● **Selected excerpt**
We continue in our various R&D initiatives maintaining our spending on R&D at the targeted levels. We've noted in the past that we expect to see the fruits of these many R&D initiatives in 2003, and we are. An example being some new beverage wins using our patented cap lock encapsulation technology. We expect the R&D developments to accelerate in 2004 and the benefits resulting from those developments most likely in the second half of that year.
We also continue to take steps to better manage our balance sheet and to reduce our debt and with all the progress we've made and the steps we're taking, we firmly believe that IFF is well positioned to drive long term growth and shareholder value.
Now, turning to the individual geographic regions. North America fragrance sales declined by 13% for the quarter, representing a weaker performance than had been anticipated. Functional fragrance and aroma chemical sales declined by about 3% and 11% in the quarter respectively. We had forecasted (ph) a decline in functional fragrance sales elements of which are attributable to the continued destocking of products which contain our fragrances, however the performance was less than had been expected.
Our fine fragrance sales are substantially less in the quarter than had been expected. Fine fragrance declined 24% in the third quarter and this performance contrasts sharply with the performance in the second quarter and the six-month period ended June 30th where fine fragrance sales were flat. The weakness in fine fragrance sales span the entire range of our fragrance customers. Fine fragrance performance has been clearly aggravated by the macroeconomic factors including the persistent weak retail environment and the falloff in travel with the resultant impact on duty free sales.
North America flavor sales declined 1% for the quarter. This performance was also below expectations, and reflected a continuation of the slow down in customer order activity that we've seen throughout this year. Having said that, we continue to see a high level of new brief activity in North America and we've continued to win new business at a high level. What we are experiencing is a very cautious approach on the part of our customers in launching these new products. And even with new wins that had been launched many of our customers have chosen to downsize their product launches until they see evidence of a stronger economic recovery.
Turning to Europe, local currency fragrance sales decreased 2% for the quarter and on translation this resulted in a dollar increase of 11%. As we stated in our press release, the local currency performance reflected persistent economic weakness in much of the European region, most notably in France Germany Switzerland and the U.K., where sales performance was weakest in comparison to the 2002 third quarter.
The fragrance performance was dragged down by weak demand for aroma chemicals which declined 13%. Chemical sales did have a difficult comparison with the prior-year quarter, and chemicals grew by 20% in local currency in the 2002 third quarter. Fine and functional fragrance local currency sales increased 1% and 7% respectively. The fine fragrance performance was affected by very difficult comparatives with the 2002 third quarter, when fine fragrances -- local currency sales -- increased 25%.
Although fine fragrance grew 1% in the third quarter this year reflecting the benefit of new wins now being launched in Europe, the performance was aggravated by the same macro factors impacted North America, including the continued weak retail environment and the lower duty-free sales.
Europe flavors decreased 2% in local currency for the quarter resulting in a 9% increase in reported dollar sales. The performance was generally weak across all major western European countries which like fragrances reflected the very weak economic picture in the region.

● **Data extract**
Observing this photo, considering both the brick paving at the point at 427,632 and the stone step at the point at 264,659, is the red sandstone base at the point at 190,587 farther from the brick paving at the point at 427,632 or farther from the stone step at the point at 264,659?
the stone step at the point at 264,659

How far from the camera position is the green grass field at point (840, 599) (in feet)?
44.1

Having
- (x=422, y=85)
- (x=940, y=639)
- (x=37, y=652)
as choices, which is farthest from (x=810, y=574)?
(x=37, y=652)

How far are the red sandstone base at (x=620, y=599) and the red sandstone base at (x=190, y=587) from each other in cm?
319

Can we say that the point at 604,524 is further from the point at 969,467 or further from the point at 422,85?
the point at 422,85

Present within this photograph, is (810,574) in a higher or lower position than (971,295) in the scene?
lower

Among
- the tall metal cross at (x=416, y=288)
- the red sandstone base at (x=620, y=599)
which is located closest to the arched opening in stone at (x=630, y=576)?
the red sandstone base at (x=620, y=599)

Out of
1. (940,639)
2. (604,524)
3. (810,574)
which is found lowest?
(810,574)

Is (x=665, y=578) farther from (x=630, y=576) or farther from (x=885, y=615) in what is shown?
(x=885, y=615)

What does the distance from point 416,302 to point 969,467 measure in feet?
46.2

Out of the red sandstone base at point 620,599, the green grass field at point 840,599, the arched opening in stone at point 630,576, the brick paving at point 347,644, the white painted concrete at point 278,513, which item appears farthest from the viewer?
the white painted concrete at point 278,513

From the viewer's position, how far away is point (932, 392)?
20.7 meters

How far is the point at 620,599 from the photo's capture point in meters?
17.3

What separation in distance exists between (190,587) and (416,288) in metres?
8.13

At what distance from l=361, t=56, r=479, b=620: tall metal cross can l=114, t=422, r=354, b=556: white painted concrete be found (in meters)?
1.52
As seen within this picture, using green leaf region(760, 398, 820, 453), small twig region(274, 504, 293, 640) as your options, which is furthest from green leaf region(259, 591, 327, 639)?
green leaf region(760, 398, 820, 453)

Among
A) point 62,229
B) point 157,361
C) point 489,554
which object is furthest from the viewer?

● **Problems and tasks**
a) Decide whether each statement agrees with the passage on IFF's quarterly sales. Give yes or no for each, along with the exact words from the passage that settle it.
(i) North America flavor sales fell 1% for the quarter.
(ii) North America fine fragrance sales were flat in the third quarter.
(iii) In Europe, aroma chemical sales rose 13% in the quarter.
b) Carry on the passage on IFF's quarterly sales, starting after its last sentence.
None of the rows are needed to work with the passage on IFF's quarterly sales.

● **Final answers**
a)
(i) Yes: "North America flavor sales declined 1% for the quarter."
(ii) No: "Fine fragrance declined 24% in the third quarter"
(iii) No: "weak demand for aroma chemicals which declined 13%"

b)
Latin America fragrances reported a sales decrease of 4% for the quarter. The sales performance was driven by weak performance in Mexico and Brazil which declined 10% and 5% respectively. Sales in Argentina rebounded sharply though increasing 33% for the quarter, as economic circumstances stabilized there. Latin America flavor sales increased 31% in the quarter.
In contrast with our fragrance business in Brazil, flavors sales in Brazil grew 38% substantially exceeding expectations. This is a result of many new flavor wins in the Brazilian market. Moreover, this gives us further confidence that Brazil is starting to rebound and we look for further sales growth in the balance of the year and into 2004.
Argentina flavor sales grew 43% in the quarter and have increased 39% year-to-date, the Argentina performance in both flavors and fragrances based on 2002 that also is encouraging to see such substantial growth. Mexico flavor sales were also strong in the quarter growing 35% again due to new wins.
Asia Pacific fragrance sales increased 14% in local currency resulting in a 17% increase in reported dollars. Indonesia fragrance sales increased 27% for the quarter, continuing the performance we've achieved in the first half of the year. Indonesia sales increased 22% year to date. Thailand also significant growth, increasing 43% in the quarter, Thailand is up 46% year to date. And the growth in both Indonesia and Thailand reflect the growth of strong new fragrance wins.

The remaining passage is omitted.